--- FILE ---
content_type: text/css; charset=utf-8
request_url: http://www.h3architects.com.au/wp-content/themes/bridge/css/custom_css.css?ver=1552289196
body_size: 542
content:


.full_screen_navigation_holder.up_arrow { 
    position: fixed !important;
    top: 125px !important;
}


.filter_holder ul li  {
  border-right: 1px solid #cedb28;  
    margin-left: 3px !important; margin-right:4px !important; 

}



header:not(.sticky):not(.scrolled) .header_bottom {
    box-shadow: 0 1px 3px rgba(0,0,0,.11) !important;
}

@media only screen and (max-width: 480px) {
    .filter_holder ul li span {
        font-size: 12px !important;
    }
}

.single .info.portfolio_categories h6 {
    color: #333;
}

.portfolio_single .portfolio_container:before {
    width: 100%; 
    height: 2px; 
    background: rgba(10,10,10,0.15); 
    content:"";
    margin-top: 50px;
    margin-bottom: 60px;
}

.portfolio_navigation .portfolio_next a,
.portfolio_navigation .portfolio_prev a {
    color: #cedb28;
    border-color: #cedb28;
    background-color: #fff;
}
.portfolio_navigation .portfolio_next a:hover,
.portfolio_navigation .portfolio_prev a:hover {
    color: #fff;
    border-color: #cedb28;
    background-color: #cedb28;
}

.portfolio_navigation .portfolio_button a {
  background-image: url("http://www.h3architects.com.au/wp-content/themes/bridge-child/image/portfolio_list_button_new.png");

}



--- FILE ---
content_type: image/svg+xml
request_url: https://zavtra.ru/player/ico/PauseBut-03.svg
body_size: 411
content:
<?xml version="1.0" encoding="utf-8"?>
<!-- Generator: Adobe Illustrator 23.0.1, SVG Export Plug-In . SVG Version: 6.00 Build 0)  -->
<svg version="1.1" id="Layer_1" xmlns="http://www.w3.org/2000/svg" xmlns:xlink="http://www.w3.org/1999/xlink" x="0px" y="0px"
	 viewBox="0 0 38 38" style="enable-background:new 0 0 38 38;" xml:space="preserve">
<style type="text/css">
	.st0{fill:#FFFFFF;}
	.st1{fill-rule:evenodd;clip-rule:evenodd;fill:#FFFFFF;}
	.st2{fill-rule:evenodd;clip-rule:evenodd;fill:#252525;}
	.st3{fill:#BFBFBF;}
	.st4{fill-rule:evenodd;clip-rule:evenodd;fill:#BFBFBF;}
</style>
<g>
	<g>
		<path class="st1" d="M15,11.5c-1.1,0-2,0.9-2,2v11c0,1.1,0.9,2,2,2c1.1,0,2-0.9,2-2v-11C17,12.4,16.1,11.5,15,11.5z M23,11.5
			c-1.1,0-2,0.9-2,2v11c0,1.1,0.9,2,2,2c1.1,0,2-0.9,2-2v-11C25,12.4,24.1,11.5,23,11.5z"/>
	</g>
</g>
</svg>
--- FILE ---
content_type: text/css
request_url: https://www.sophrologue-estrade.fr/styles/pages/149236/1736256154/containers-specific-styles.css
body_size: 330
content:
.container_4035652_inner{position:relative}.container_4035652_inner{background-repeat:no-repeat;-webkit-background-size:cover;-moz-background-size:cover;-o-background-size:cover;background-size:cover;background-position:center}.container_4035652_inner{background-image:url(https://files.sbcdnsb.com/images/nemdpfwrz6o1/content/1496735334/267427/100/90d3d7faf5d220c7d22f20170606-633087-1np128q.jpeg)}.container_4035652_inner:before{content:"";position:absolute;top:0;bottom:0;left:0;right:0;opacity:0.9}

——

▶ Exercise goal:
Return each record exactly as given.

▶ Completed task:
--- FILE ---
content_type: text/css; charset=utf-8
request_url: http://www.h3architects.com.au/wp-content/themes/bridge/css/custom_css.css?ver=1552289196
body_size: 542
content:


.full_screen_navigation_holder.up_arrow { 
    position: fixed !important;
    top: 125px !important;
}


.filter_holder ul li  {
  border-right: 1px solid #cedb28;  
    margin-left: 3px !important; margin-right:4px !important; 

}



header:not(.sticky):not(.scrolled) .header_bottom {
    box-shadow: 0 1px 3px rgba(0,0,0,.11) !important;
}

@media only screen and (max-width: 480px) {
    .filter_holder ul li span {
        font-size: 12px !important;
    }
}

.single .info.portfolio_categories h6 {
    color: #333;
}

.portfolio_single .portfolio_container:before {
    width: 100%; 
    height: 2px; 
    background: rgba(10,10,10,0.15); 
    content:"";
    margin-top: 50px;
    margin-bottom: 60px;
}

.portfolio_navigation .portfolio_next a,
.portfolio_navigation .portfolio_prev a {
    color: #cedb28;
    border-color: #cedb28;
    background-color: #fff;
}
.portfolio_navigation .portfolio_next a:hover,
.portfolio_navigation .portfolio_prev a:hover {
    color: #fff;
    border-color: #cedb28;
    background-color: #cedb28;
}

.portfolio_navigation .portfolio_button a {
  background-image: url("http://www.h3architects.com.au/wp-content/themes/bridge-child/image/portfolio_list_button_new.png");

}



--- FILE ---
content_type: image/svg+xml
request_url: https://zavtra.ru/player/ico/PauseBut-03.svg
body_size: 411
content:
<?xml version="1.0" encoding="utf-8"?>
<!-- Generator: Adobe Illustrator 23.0.1, SVG Export Plug-In . SVG Version: 6.00 Build 0)  -->
<svg version="1.1" id="Layer_1" xmlns="http://www.w3.org/2000/svg" xmlns:xlink="http://www.w3.org/1999/xlink" x="0px" y="0px"
	 viewBox="0 0 38 38" style="enable-background:new 0 0 38 38;" xml:space="preserve">
<style type="text/css">
	.st0{fill:#FFFFFF;}
	.st1{fill-rule:evenodd;clip-rule:evenodd;fill:#FFFFFF;}
	.st2{fill-rule:evenodd;clip-rule:evenodd;fill:#252525;}
	.st3{fill:#BFBFBF;}
	.st4{fill-rule:evenodd;clip-rule:evenodd;fill:#BFBFBF;}
</style>
<g>
	<g>
		<path class="st1" d="M15,11.5c-1.1,0-2,0.9-2,2v11c0,1.1,0.9,2,2,2c1.1,0,2-0.9,2-2v-11C17,12.4,16.1,11.5,15,11.5z M23,11.5
			c-1.1,0-2,0.9-2,2v11c0,1.1,0.9,2,2,2c1.1,0,2-0.9,2-2v-11C25,12.4,24.1,11.5,23,11.5z"/>
	</g>
</g>
</svg>
--- FILE ---
content_type: text/css
request_url: https://www.sophrologue-estrade.fr/styles/pages/149236/1736256154/containers-specific-styles.css
body_size: 330
content:
.container_4035652_inner{position:relative}.container_4035652_inner{background-repeat:no-repeat;-webkit-background-size:cover;-moz-background-size:cover;-o-background-size:cover;background-size:cover;background-position:center}.container_4035652_inner{background-image:url(https://files.sbcdnsb.com/images/nemdpfwrz6o1/content/1496735334/267427/100/90d3d7faf5d220c7d22f20170606-633087-1np128q.jpeg)}.container_4035652_inner:before{content:"";position:absolute;top:0;bottom:0;left:0;right:0;opacity:0.9}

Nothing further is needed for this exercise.